» To do
Go to the line that contains "Is the sliced" and extract it along with every line after it, exactly, through the end of the data below.

» Working data
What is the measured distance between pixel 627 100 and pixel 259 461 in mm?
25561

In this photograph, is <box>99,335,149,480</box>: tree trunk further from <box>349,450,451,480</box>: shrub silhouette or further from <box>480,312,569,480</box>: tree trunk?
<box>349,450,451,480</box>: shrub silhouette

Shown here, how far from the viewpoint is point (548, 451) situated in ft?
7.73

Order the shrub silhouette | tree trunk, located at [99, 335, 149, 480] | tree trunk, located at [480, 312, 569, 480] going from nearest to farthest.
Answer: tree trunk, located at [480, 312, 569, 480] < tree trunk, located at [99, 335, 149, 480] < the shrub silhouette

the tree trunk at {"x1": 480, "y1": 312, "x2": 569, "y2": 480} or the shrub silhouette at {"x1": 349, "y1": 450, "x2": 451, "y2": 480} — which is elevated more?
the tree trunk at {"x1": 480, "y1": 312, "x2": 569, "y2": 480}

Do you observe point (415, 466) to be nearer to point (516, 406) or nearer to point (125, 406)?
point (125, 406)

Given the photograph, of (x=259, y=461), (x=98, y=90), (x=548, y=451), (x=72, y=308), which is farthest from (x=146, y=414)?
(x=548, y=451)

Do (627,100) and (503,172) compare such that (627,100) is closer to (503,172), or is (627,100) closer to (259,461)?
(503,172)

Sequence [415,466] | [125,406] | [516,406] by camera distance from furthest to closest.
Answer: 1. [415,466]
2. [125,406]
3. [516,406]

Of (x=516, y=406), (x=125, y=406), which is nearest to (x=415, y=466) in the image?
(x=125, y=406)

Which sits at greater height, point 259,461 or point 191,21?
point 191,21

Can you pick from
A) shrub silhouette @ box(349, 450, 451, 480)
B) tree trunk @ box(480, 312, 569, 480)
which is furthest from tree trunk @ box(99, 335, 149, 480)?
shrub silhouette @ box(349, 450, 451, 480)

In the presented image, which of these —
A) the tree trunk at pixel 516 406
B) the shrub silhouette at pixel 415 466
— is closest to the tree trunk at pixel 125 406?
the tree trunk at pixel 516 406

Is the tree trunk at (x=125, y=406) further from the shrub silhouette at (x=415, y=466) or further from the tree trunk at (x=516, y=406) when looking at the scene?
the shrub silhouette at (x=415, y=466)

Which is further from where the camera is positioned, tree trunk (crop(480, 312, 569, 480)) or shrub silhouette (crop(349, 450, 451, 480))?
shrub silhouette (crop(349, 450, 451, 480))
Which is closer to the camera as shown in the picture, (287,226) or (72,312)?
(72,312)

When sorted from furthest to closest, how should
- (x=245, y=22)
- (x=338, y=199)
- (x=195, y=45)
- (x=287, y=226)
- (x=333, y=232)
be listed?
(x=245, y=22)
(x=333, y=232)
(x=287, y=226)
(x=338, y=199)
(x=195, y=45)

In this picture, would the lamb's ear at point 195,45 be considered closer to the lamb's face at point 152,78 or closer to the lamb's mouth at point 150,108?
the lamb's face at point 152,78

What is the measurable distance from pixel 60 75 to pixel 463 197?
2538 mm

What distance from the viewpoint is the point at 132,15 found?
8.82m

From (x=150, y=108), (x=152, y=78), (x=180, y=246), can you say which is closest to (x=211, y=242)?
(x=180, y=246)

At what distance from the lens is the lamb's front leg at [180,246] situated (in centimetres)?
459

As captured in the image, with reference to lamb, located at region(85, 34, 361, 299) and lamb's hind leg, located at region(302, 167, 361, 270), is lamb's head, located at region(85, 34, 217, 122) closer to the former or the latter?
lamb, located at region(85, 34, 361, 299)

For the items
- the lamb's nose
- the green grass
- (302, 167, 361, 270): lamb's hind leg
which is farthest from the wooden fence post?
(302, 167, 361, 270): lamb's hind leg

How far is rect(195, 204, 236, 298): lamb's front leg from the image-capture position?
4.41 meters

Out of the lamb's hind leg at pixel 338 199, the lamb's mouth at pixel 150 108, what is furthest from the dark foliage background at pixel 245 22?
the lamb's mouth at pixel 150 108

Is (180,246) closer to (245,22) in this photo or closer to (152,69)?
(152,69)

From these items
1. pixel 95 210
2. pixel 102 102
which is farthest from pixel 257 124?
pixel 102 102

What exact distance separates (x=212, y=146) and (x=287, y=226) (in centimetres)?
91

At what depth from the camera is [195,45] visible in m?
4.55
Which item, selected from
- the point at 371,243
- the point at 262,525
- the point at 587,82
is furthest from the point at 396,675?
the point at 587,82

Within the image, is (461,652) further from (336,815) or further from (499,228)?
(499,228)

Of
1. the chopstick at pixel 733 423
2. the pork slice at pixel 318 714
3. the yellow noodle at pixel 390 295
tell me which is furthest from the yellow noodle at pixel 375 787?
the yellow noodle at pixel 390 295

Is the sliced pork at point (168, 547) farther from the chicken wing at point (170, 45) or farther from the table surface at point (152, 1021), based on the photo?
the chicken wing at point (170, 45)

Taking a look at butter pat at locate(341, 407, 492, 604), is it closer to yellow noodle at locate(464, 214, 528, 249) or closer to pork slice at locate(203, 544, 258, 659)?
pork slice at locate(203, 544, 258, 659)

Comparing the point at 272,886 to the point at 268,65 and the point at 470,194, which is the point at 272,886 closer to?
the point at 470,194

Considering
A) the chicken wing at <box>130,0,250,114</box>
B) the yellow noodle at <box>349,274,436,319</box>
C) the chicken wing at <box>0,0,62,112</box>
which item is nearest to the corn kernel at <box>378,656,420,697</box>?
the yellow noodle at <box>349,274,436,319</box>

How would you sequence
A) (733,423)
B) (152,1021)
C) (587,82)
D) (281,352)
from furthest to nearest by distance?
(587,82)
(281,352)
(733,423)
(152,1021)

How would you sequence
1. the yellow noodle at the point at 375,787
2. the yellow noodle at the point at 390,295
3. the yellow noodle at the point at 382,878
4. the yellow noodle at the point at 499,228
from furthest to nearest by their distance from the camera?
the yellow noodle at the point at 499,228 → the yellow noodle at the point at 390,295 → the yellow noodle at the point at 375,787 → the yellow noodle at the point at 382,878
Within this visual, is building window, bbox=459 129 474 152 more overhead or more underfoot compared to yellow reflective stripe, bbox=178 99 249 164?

» Written solution
Is the sliced pork at point (168, 547) farther from the chicken wing at point (170, 45) or farther from the table surface at point (152, 1021), based on the photo?
the chicken wing at point (170, 45)

Taking a look at butter pat at locate(341, 407, 492, 604), is it closer to yellow noodle at locate(464, 214, 528, 249) or closer to pork slice at locate(203, 544, 258, 659)?
pork slice at locate(203, 544, 258, 659)

Comparing the point at 272,886 to the point at 268,65 and the point at 470,194, which is the point at 272,886 closer to?
the point at 470,194

Considering
A) the chicken wing at <box>130,0,250,114</box>
B) the yellow noodle at <box>349,274,436,319</box>
C) the chicken wing at <box>0,0,62,112</box>
which item is nearest to the corn kernel at <box>378,656,420,697</box>?
the yellow noodle at <box>349,274,436,319</box>

How would you sequence
A) (733,423)
B) (152,1021)
C) (587,82)
D) (281,352)
from furthest to nearest by distance?
(587,82)
(281,352)
(733,423)
(152,1021)

How would you sequence
1. the yellow noodle at the point at 375,787
2. the yellow noodle at the point at 390,295
3. the yellow noodle at the point at 382,878
4. the yellow noodle at the point at 499,228
from furthest to nearest by their distance from the camera?
the yellow noodle at the point at 499,228 → the yellow noodle at the point at 390,295 → the yellow noodle at the point at 375,787 → the yellow noodle at the point at 382,878
Within this visual, is building window, bbox=459 129 474 152 more overhead or more underfoot compared to yellow reflective stripe, bbox=178 99 249 164?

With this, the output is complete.